Wake me up when it’s over.

That’s pretty much how I feel about the Obama administration, and judging by U.S. opinion polls, I’m not alone. I want to hide under the covers and pray for minimal damage to the country before Inauguration Day 2017, which seems an awfully long time from now.

I don’t mean this in a partisan way; I mean it in a citizen way. This administration appears to have gone off the rails, and it’s frightening. There was a time during the Bush administration when things felt similar, between Hurricane Katrina and the 2007 troop surge in Iraq.

The latest — the Sgt. Bowe Bergdahl matter — seems just crazy. I don’t even know what to make of it. When news first came out that five senior Taliban leaders were traded for a possible deserter, I thought yahoos on my side of the aisle had gone overboard with the hyperbole, again. When I found out the story could be real, I was speechless, as, I think, were millions of Americans.

A possible explanation that remotely makes sense comes from Sean Davis at The Federalist, who argues that Bergdahl had nothing to do with the Guantánamo detainee releases. Obama, according to Davis’ theory, was planning to empty Guantánamo as part of his pledge to close the facility, and Bergdahl was spun into the story as a prisoner exchange by White House public relations staff in an attempt to soften public blowback. If that’s true, administration spinmeisters badly miscalculated.

But more than that, there is a deceitful feeling among some people about the Bergdahl story, just as there was with the Sept. 11, 2012, Benghazi attack in Libya. And on matters of national security, where American lives are lost, suspicion of cover-up nauseates. It erodes our faith in America itself.

After five and half years in office, the Obama administration appears to have run out of all energy and ideas, which some might argue is a good thing. But a nation adrift, a superpower adrift, is far more worrisome than an administration pursuing a poor agenda. The country looks and feels rudderless, in foreign and domestic policies, and the world can sense it.
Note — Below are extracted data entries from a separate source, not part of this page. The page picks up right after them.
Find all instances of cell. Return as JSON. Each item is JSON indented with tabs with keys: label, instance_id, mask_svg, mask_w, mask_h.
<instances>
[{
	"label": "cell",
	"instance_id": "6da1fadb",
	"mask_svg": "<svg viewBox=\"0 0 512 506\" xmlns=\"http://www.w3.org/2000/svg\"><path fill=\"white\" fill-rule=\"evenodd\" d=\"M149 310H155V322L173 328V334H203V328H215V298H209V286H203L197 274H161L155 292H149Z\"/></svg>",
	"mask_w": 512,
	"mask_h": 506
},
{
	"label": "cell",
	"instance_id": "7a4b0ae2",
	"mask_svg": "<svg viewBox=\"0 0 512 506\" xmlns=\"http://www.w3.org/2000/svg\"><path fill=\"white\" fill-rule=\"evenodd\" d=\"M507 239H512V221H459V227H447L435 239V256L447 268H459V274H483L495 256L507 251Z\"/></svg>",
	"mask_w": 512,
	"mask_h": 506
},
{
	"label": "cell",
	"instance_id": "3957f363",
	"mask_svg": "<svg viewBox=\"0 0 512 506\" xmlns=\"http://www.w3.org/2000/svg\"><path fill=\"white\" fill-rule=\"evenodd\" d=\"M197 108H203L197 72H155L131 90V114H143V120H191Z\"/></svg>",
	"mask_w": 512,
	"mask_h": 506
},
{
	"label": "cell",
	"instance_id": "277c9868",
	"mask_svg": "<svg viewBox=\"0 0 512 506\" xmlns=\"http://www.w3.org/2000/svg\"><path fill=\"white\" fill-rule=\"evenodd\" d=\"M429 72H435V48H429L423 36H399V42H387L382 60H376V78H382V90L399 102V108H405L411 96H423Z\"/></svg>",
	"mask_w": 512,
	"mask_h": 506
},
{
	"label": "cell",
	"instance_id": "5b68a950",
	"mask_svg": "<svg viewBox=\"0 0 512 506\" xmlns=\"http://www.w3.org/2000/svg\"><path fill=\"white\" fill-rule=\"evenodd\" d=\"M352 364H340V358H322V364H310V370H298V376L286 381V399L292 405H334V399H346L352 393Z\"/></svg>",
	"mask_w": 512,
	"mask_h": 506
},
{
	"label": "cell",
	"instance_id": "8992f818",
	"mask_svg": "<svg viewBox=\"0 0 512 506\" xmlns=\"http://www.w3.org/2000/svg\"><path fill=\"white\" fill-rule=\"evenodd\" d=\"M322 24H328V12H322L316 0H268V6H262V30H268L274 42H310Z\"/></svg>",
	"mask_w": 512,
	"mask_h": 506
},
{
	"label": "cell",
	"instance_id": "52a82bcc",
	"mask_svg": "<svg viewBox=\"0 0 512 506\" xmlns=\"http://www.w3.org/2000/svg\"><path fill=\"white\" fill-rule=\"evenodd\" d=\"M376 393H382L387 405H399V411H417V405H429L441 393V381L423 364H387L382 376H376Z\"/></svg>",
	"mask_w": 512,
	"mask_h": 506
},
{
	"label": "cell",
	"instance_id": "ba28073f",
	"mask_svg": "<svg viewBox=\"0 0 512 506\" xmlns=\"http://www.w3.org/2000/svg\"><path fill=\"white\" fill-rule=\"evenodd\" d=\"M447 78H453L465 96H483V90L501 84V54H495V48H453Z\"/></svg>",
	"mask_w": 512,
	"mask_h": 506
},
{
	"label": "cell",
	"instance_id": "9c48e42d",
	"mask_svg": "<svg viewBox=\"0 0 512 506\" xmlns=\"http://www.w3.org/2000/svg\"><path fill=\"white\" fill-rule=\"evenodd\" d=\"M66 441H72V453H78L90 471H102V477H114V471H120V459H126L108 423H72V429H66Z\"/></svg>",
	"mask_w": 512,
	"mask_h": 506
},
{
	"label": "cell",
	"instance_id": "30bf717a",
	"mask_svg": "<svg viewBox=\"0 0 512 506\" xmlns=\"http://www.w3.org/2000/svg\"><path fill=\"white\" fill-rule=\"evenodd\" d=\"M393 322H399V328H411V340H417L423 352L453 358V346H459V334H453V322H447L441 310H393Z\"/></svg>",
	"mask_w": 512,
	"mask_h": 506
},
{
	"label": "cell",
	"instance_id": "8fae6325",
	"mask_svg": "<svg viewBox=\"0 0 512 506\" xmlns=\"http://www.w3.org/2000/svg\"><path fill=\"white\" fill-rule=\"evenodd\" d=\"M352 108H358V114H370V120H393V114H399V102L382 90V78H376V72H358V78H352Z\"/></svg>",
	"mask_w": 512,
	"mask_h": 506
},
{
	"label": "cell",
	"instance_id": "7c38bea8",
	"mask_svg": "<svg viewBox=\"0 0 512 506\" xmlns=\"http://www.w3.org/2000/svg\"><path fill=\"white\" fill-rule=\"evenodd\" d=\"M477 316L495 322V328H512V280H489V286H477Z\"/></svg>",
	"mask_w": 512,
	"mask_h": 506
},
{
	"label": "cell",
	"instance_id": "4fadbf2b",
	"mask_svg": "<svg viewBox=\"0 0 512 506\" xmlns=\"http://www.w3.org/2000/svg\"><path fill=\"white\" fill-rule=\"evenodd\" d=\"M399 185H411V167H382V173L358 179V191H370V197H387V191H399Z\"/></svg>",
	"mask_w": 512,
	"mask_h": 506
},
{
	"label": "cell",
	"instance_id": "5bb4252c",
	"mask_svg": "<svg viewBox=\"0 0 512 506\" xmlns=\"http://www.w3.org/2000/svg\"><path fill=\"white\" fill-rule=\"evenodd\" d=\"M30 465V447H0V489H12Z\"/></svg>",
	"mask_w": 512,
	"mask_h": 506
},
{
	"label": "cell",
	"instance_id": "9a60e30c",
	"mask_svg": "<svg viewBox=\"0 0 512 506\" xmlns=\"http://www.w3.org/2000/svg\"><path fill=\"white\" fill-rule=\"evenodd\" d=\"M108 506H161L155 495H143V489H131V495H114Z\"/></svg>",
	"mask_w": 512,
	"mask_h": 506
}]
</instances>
Here at home, it’s as though we’re looking past this administration, with two-and-a-half-years left in it, and waiting for a savior in the next crop of presidential candidates.

We should choose carefully. Our last two presidents have been totally different. President George W. Bush had no problem leading — whether you liked the way he led is another matter — but he was a terrible communicator. President Obama is a brilliant communicator with no leadership skills. After five and a half years in office, he remains disengaged from Congress, including from some of his fellow Democrats, and the odds of him creating working relationships now are virtually nil.

I’m a conservative Republican. I’ll almost certainly back whomever my party puts forward in 2016. But, regardless of who’s elected, I’m praying, too, for a savior, for both a leader and a communicator. We badly need a plan forward in this country, and we need inspiration, too. It’s been a rough millennium.